Bob Porter, Ph.D., addressed more than 40 NASA key executives during their Annual Executive Summit held at Kennedy Space Center (KSC). The address focused on ways to help transform NASA’s current culture of government funded innovation to one that meets the needs of commercial space flight opportunities. His 90 minute address was titled “Doing the Right Thing: When we Left Oz.” According to Porter, the reference to Oz was used to highlight the contrast between the typical outsider’s view of NASA as a mysterious scientist, like the Wizard of Oz, versus the ordinary commercial space exploration industry which could be represented by someone from Kansas.
In preparation for the address, he was given access to operations at KSC by way of in-depth behind the scenes tour of NASA operations. The tour was led by Jon Cowart, a long term NASA employee now heading the Commercial Crew Program. Porter noted that one of the highlights of the tour was getting inside the Vehicle Assembly Building and seeing the Space Shuttle Atlantis up-close before it was rolled out for public view. He was also given access to the Space-X launch site and assembly operations of the next Falcon 9 program. Space-X is a commercial space program founded by Elon Musk, who founded Paypal and the electric car company, Tesla.
While Porter teaches in the College of Business Administration, he is a graduate of UCF’s engineering program.
“UCF’s College of Engineering enjoys a strong relationship with NASA. My 20 plus years of engineering work helped me understand the situation that NASA finds itself in. My work in developing strategy for technology based companies, and my work with the College of Business Administration provides a strong connection between NASA and UCF. It is clear that NASA is comprised of brilliant individuals who have contributed immensely in a broad-spectrum of technology areas. NASA faces many challenges and they are committed to meet them,” he said.
After the presentation he spent time with KSC’s Director, Bob Cabana, a four time shuttle astronaut and graduate of the US Naval Academy.

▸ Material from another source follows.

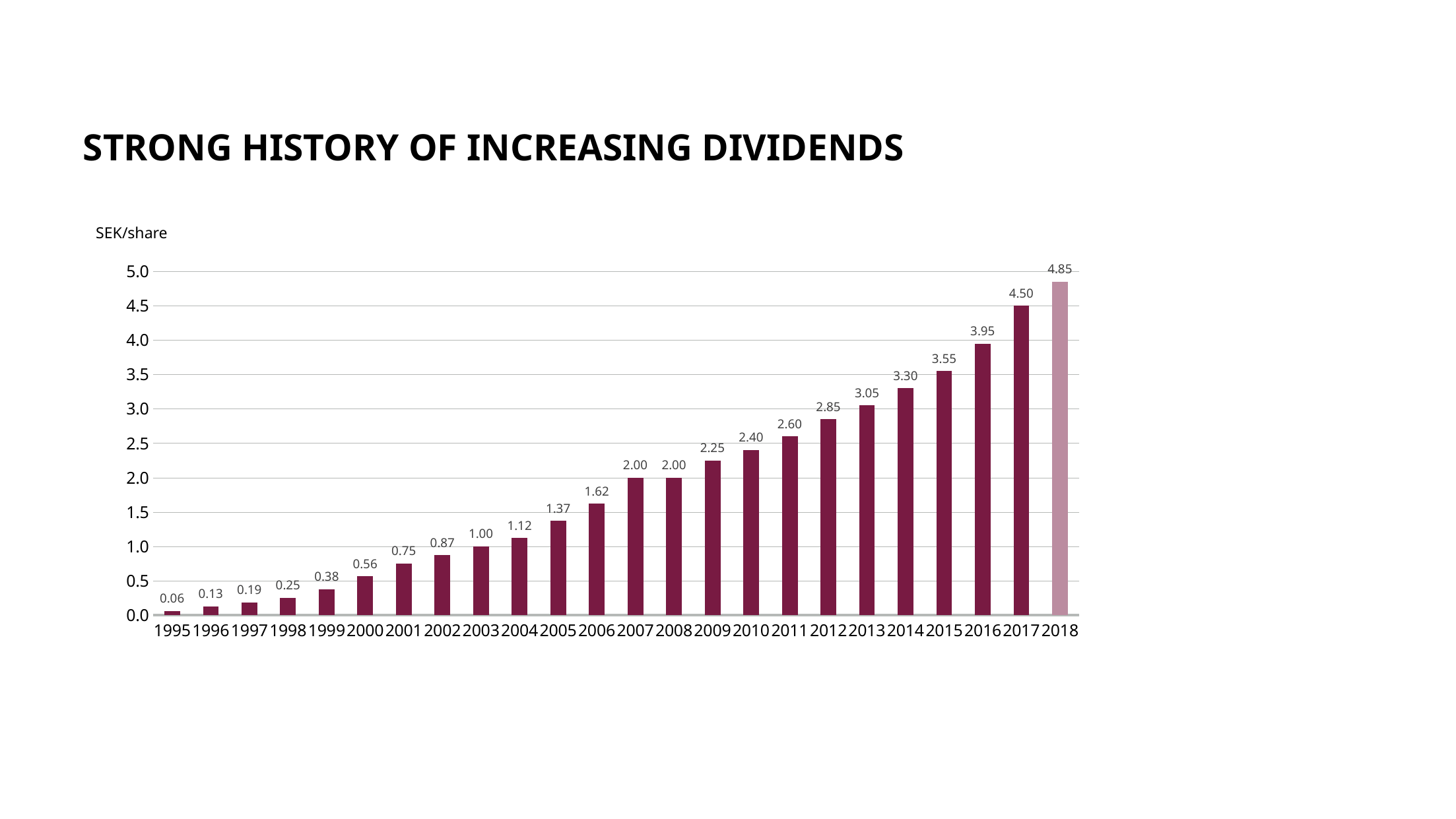
What is the difference between the dividend per share in 2018 and in 1995? 4.79 What is the dividend per share for 1999? 0.38 Do the dividend values generally rise or fall from 1995 to 2018? Rise Which year has the lowest dividend per share? 1995 What kind of chart is shown on the slide? Bar chart What is the difference between the dividend per share in 2017 and in 2016? 0.55 How many years are shown on the x axis? 24 Which year has the highest dividend per share? 2018 Which year has a larger dividend per share, 2005 or 2012? 2012 What unit is shown above the y axis of the chart? SEK/share What is the dividend per share for 2018? 4.85 What is the dividend per share for 2010? 2.40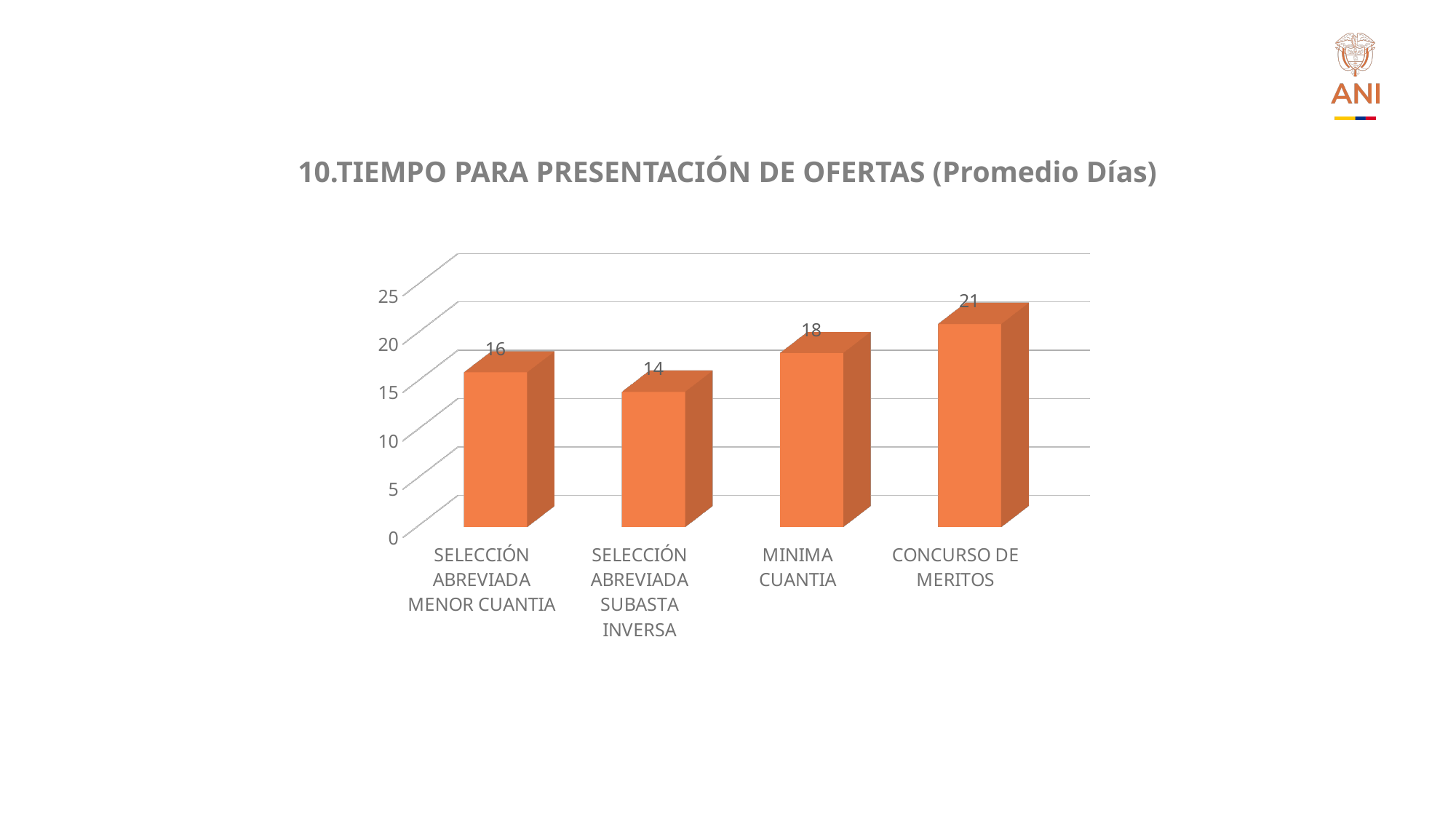
How many categories are shown in the chart? 4 Which is larger, the value for MINIMA CUANTIA or the value for SELECCIÓN ABREVIADA MENOR CUANTIA? MINIMA CUANTIA What is the value for MINIMA CUANTIA? 18 What is the value for SELECCIÓN ABREVIADA MENOR CUANTIA? 16 What is the title of the chart? 10.TIEMPO PARA PRESENTACIÓN DE OFERTAS (Promedio Días) Which category has the lowest value? SELECCIÓN ABREVIADA SUBASTA INVERSA Which category has the highest value? CONCURSO DE MERITOS What kind of chart is shown on the slide? bar chart What is the difference between the values for CONCURSO DE MERITOS and SELECCIÓN ABREVIADA SUBASTA INVERSA? 7 What is the value for CONCURSO DE MERITOS? 21 Is the value for CONCURSO DE MERITOS greater or less than 20? greater What is the value for SELECCIÓN ABREVIADA SUBASTA INVERSA? 14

He noted that Cabana enjoyed the keynote address, found it to be on target and thought-provoking, and he asked personally Porter to come back and help with future strategic planning sessions. Porter was recently recognized by NASA with a letter of appreciation for his keynote address. He also has been contacted by two other NASA locations to assist them with their strategic planning and technology decisions.